One drastic move in the campaign last week was to close all Tanzania's borders to prevent smugglers and racketeers from fleeing. Those borders are with Uganda, Rwanda, Burundi, Zambia, Malawi, and Mozambique. Its border with Kenya is already closed.

The police and Army are on alert. Police patrol boats have orders to sink vessels that carry fugitives leaving Tanzanian waters. Similar orders have been given to patrols on Lake Victoria, a potential escape route to Uganda and Kenya.

Some 380 persons have been arrested at road blocks, and others have been caught attempting water escapes. Since investigations of the black market started last month, $1.7 million in foreign currency and goods have been recovered.

The President has said he intends to use his powers of detention against corrupt officials and smugglers. He said black marketeers would not be tried because ''the courts often free the guilty.''

Last week four fairly senior government officials were dismissed for obstructing Nyerere's crackdown on corruption.
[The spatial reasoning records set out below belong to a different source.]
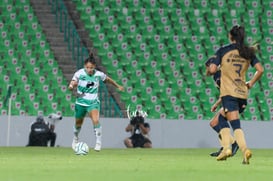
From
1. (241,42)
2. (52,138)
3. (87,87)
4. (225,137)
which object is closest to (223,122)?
(225,137)

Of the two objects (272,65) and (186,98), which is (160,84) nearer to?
(186,98)

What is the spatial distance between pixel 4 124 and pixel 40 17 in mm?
5370

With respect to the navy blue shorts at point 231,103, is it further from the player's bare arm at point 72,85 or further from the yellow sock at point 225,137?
the player's bare arm at point 72,85

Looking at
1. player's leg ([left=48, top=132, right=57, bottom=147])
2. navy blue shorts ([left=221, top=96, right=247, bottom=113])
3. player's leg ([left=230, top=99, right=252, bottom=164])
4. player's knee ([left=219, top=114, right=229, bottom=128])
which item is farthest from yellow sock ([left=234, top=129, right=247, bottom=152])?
player's leg ([left=48, top=132, right=57, bottom=147])

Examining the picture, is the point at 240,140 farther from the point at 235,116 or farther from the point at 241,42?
the point at 241,42

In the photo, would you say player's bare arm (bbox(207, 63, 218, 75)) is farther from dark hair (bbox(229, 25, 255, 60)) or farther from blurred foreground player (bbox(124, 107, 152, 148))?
blurred foreground player (bbox(124, 107, 152, 148))

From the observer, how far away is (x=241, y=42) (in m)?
12.9

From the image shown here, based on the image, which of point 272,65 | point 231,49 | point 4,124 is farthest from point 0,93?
point 231,49

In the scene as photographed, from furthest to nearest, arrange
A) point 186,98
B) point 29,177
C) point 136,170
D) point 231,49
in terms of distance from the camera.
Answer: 1. point 186,98
2. point 231,49
3. point 136,170
4. point 29,177

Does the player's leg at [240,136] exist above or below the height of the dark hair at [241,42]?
below

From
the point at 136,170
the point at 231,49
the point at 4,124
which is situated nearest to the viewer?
the point at 136,170

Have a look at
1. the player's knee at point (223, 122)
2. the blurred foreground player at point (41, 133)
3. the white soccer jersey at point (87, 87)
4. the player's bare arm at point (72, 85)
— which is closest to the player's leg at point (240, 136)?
the player's knee at point (223, 122)

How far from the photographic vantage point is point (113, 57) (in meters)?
27.8

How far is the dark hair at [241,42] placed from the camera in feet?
42.1
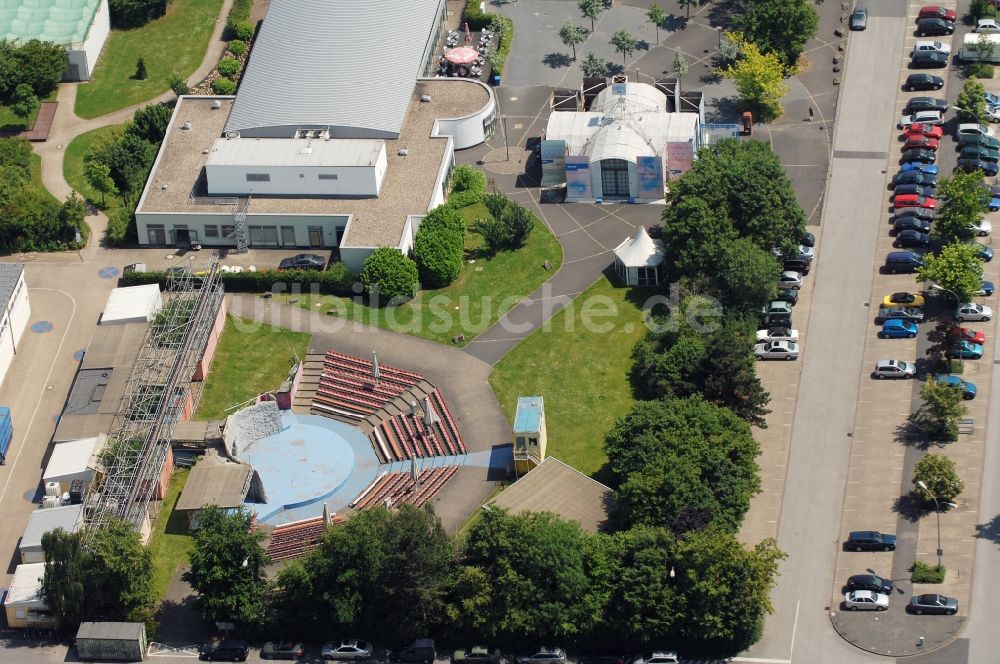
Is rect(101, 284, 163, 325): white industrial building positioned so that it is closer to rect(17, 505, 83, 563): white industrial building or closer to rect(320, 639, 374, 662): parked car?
rect(17, 505, 83, 563): white industrial building

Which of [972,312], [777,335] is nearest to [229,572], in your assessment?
[777,335]

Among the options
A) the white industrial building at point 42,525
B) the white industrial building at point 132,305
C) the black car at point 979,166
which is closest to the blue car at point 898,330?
the black car at point 979,166

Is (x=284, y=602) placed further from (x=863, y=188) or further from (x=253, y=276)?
(x=863, y=188)

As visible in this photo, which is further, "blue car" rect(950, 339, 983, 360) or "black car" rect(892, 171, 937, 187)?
"black car" rect(892, 171, 937, 187)

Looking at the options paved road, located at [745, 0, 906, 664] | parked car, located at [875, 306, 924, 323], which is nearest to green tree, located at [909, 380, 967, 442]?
paved road, located at [745, 0, 906, 664]

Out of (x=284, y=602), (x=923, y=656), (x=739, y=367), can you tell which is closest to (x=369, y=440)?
(x=284, y=602)

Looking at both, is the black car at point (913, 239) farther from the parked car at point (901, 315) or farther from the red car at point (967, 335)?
the red car at point (967, 335)

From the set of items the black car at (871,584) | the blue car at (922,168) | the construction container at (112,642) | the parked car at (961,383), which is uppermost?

They include regional police commanders for the northeast Arusha and Tanga areas, a government commissioner for northeast Tanga, and four leading businessmen.

Nyerere told a mass rally in Dar es Salaam that these measures would not solve Tanzania's economic problems, but that he hoped it would minimize hardships on Tanzanians. The country has acute shortages of soap, rice, cooking oil, and other commodities.

Tanzania, a socialist country and among the world's poorest nations, has foreign debts of about $1 billion and payment running $320 million in arrears. Its exports cover barely 40 percent of its import bill.

The government is only now recovering from the shock of the coup plot to overthrow Nyerere in mid-January. The plotters, 29 of whom were arrested and now face trial on charges of treason, envisaged the assassination of Nyerere.

Among those reportedly involved are two lieutenant generals, an ambassador, and a top professor at Dar es Salaam University. Millions of dollars in foreign and Tanzanian currency were found in the homes of the alleged coup plotters. One question under discussion is whether the plot was formulated by some of the large Tanzanian refugee population living in London.